Recorded data
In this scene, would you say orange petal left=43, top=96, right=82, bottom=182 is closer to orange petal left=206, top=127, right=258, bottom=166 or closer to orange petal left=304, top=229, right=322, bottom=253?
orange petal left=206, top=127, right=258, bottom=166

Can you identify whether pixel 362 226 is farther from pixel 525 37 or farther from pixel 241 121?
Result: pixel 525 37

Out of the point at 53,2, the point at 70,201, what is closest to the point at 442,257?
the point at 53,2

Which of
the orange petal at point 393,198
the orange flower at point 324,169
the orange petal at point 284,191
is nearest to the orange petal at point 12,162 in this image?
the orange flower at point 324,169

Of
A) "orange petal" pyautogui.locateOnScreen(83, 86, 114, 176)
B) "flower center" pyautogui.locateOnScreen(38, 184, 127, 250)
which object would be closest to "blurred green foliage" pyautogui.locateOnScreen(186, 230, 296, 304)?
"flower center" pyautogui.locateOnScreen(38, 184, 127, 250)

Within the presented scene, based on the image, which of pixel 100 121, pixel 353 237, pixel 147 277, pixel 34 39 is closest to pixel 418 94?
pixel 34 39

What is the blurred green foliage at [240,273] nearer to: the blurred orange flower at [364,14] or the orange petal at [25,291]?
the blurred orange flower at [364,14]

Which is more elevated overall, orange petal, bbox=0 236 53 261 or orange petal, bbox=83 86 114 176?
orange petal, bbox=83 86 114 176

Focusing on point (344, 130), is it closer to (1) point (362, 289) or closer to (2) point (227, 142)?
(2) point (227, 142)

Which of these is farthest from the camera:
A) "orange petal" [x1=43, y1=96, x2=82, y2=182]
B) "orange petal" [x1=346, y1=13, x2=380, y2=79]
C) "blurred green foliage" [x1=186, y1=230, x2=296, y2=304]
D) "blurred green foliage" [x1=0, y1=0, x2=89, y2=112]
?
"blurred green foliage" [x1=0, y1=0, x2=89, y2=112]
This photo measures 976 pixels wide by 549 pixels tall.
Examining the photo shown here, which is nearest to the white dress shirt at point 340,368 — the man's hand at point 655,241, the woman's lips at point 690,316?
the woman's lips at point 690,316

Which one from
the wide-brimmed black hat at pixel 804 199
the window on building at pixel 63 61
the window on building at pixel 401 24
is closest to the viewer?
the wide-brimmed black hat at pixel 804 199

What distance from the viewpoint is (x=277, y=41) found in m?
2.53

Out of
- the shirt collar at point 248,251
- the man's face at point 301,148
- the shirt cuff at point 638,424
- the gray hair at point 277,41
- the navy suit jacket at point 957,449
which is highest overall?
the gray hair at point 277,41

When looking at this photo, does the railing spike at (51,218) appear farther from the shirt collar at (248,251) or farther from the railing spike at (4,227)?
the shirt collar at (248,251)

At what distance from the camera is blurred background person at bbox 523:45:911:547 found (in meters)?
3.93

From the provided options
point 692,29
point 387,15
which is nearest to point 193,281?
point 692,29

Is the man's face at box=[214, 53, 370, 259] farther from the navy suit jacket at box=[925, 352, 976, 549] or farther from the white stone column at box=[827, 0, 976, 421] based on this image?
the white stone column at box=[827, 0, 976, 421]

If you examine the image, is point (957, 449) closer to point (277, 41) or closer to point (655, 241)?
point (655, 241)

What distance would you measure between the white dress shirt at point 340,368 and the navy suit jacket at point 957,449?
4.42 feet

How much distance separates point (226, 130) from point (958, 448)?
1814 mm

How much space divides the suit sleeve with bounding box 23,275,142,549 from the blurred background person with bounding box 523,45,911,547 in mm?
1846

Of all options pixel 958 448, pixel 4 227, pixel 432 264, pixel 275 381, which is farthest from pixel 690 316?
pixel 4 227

• PROBLEM: Reproduce every one of the lines above without changing anything.

• FINAL RESULT:
In this scene, would you say orange petal left=43, top=96, right=82, bottom=182 is closer to orange petal left=206, top=127, right=258, bottom=166 or closer to orange petal left=304, top=229, right=322, bottom=253?
orange petal left=206, top=127, right=258, bottom=166

Can you identify whether pixel 362 226 is farther from pixel 525 37 or farther from pixel 241 121?
Result: pixel 525 37

Out of the point at 53,2, the point at 70,201, what is closest to the point at 442,257?
the point at 53,2

Which of
the orange petal at point 393,198
the orange flower at point 324,169
the orange petal at point 284,191
is nearest to the orange petal at point 12,162 in this image?
the orange flower at point 324,169

Of
A) "orange petal" pyautogui.locateOnScreen(83, 86, 114, 176)
B) "flower center" pyautogui.locateOnScreen(38, 184, 127, 250)
which object would be closest to "blurred green foliage" pyautogui.locateOnScreen(186, 230, 296, 304)?
"flower center" pyautogui.locateOnScreen(38, 184, 127, 250)

Within the presented scene, based on the image, which of pixel 100 121, pixel 353 237, pixel 147 277, pixel 34 39 is closest to pixel 418 94?
pixel 34 39

What is the blurred green foliage at [240,273] nearer to: the blurred orange flower at [364,14] or the orange petal at [25,291]?
the blurred orange flower at [364,14]

Which is more elevated overall, orange petal, bbox=0 236 53 261 or orange petal, bbox=83 86 114 176?
orange petal, bbox=83 86 114 176

Focusing on point (344, 130), is it closer to (1) point (362, 289) or closer to (2) point (227, 142)?
(2) point (227, 142)

Which of these is farthest from the camera:
A) "orange petal" [x1=43, y1=96, x2=82, y2=182]
B) "orange petal" [x1=346, y1=13, x2=380, y2=79]
C) "blurred green foliage" [x1=186, y1=230, x2=296, y2=304]
D) "blurred green foliage" [x1=0, y1=0, x2=89, y2=112]
?
"blurred green foliage" [x1=0, y1=0, x2=89, y2=112]
This photo measures 976 pixels wide by 549 pixels tall.
Examining the photo shown here, which is nearest to the white dress shirt at point 340,368 — the man's hand at point 655,241, the woman's lips at point 690,316?
the woman's lips at point 690,316

Which one from
the wide-brimmed black hat at pixel 804 199
the window on building at pixel 63 61
the window on building at pixel 401 24
is closest to the viewer?
the wide-brimmed black hat at pixel 804 199

What distance from the viewpoint is (x=277, y=41) found in m?
2.53

Out of
- the shirt collar at point 248,251
- the man's face at point 301,148
- the shirt cuff at point 638,424
- the gray hair at point 277,41
- the navy suit jacket at point 957,449
which is highest overall?
the gray hair at point 277,41

When looking at this photo, does the railing spike at (51,218) appear farther from the shirt collar at (248,251) or farther from the railing spike at (4,227)?
the shirt collar at (248,251)

At what distance from the camera is blurred background person at bbox 523:45:911:547 found (in meters)?
3.93

From the provided options
point 692,29
point 387,15
which is nearest to point 193,281?
point 692,29

Is the man's face at box=[214, 53, 370, 259] farther from the navy suit jacket at box=[925, 352, 976, 549] or farther from the white stone column at box=[827, 0, 976, 421] based on this image?
the white stone column at box=[827, 0, 976, 421]

If you examine the image, is point (957, 449) closer to point (277, 41) or closer to point (655, 241)?
point (655, 241)

What distance would you measure between the white dress shirt at point 340,368 and the navy suit jacket at point 957,449?
4.42 feet

How much distance separates point (226, 130) from point (958, 448)?
1814 mm

How much space divides the suit sleeve with bounding box 23,275,142,549 from the blurred background person with bounding box 523,45,911,547 in mm?
1846

Of all options pixel 958 448, pixel 4 227, pixel 432 264, pixel 275 381, which is farthest from pixel 690 316?
pixel 4 227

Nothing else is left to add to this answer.